The show added a sidekick for Joe named Captain Blue Jr., who was basically the show’s Scrappy. They also heavily changed Alastor’s character to make him a more competent rival to Joe, making him more cool-headed and reserved, which ran counter to his status in the games as kind of a joke rival. Unfortunately, only the first season of the series was ever dubbed and brought over to the states. Season 2, which was an adaptation of the second game, would sadly never leave Japan.

Still, I kept my hopes up for a Viewtiful Joe 3 being made. But that game never came. See, while the likes of Viewtiful Joe and Okami were critical successes, that didn’t exactly translate to sales. My purchasing of the first two games used and renting the spin-off games didn’t exactly help. Thus, Capcom decided to shutter Clover Studios in 2007 with the intent on bringing the team members back into Capcom’s internal studios.

But the guys at Clover weren’t having any of that, as several of their key staff went off to form PlatinumGames, where they would continue to make awesome games like Bayonetta, The Wonderful 101, Metal Gear Solid: Rising, Transformers: Devastation, and more. I’m not saying I’m ungrateful for Kamiya forming his own studio and helping create these awesome games. If anything, it’s probably one of the best things to happen in the game industry. But man, was it a real kick in the balls for Viewtiful Joe fans like myself.

To add salt to the wound a few years later, Capcom went ahead and made Okamiden, a sequel to Okami for the DS. This was well after PlatinumGames was established and was made without Hideki Kamiya’s input. Capcom is absolutely capable of making a Viewtiful Joe 3, yet they still refuse to make a Viewtiful Joe 3, or do anything with the franchise whatsoever. Kamiya has stated multiple times that he would like to make Viewtiful Joe 3.

Heck, he didn’t even want to make Bayonetta 2 before he made Viewtiful Joe 3. And yet, Bayonetta 2 exists while Viewtiful Joe 3 doesn’t. The most Capcom has done with Joe since then is put him in Tatsunoko vs. Capcom and Marvel vs. Capcom 3, as well as letting Archie Comics use him and Silvia in their Mega Man/Sonic comic crossover series Worlds Unite.
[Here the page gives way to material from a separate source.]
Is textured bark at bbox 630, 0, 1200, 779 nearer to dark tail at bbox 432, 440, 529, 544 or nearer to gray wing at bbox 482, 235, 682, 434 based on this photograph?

Capcom recently stated that they’re “going all out” in the next fiscal year, which likely means more re-releases. So realistically, the most I can hope for out of the Viewtiful Joe series from Capcom is an HD re-release of the first two games on modern consoles and PC. It would be a nice way for old fans like myself to show Capcom that we’re still interested in this franchise, while also exposing potential new audiences to it.

It’d be a day-one purchase from me, so long as Capcom doesn’t fuck up the ports. And who knows? Maybe if enough people buy the hypothetical Viewtiful Joe HD Collection, maybe that would convince Capcom to finally give us a Viewtiful Joe 3, preferably by teaming up with PlatinumGames. And maybe then, after making this dream come true, they can finally collapse in on itself after pissing away its talent and burning its fan base for the last several years.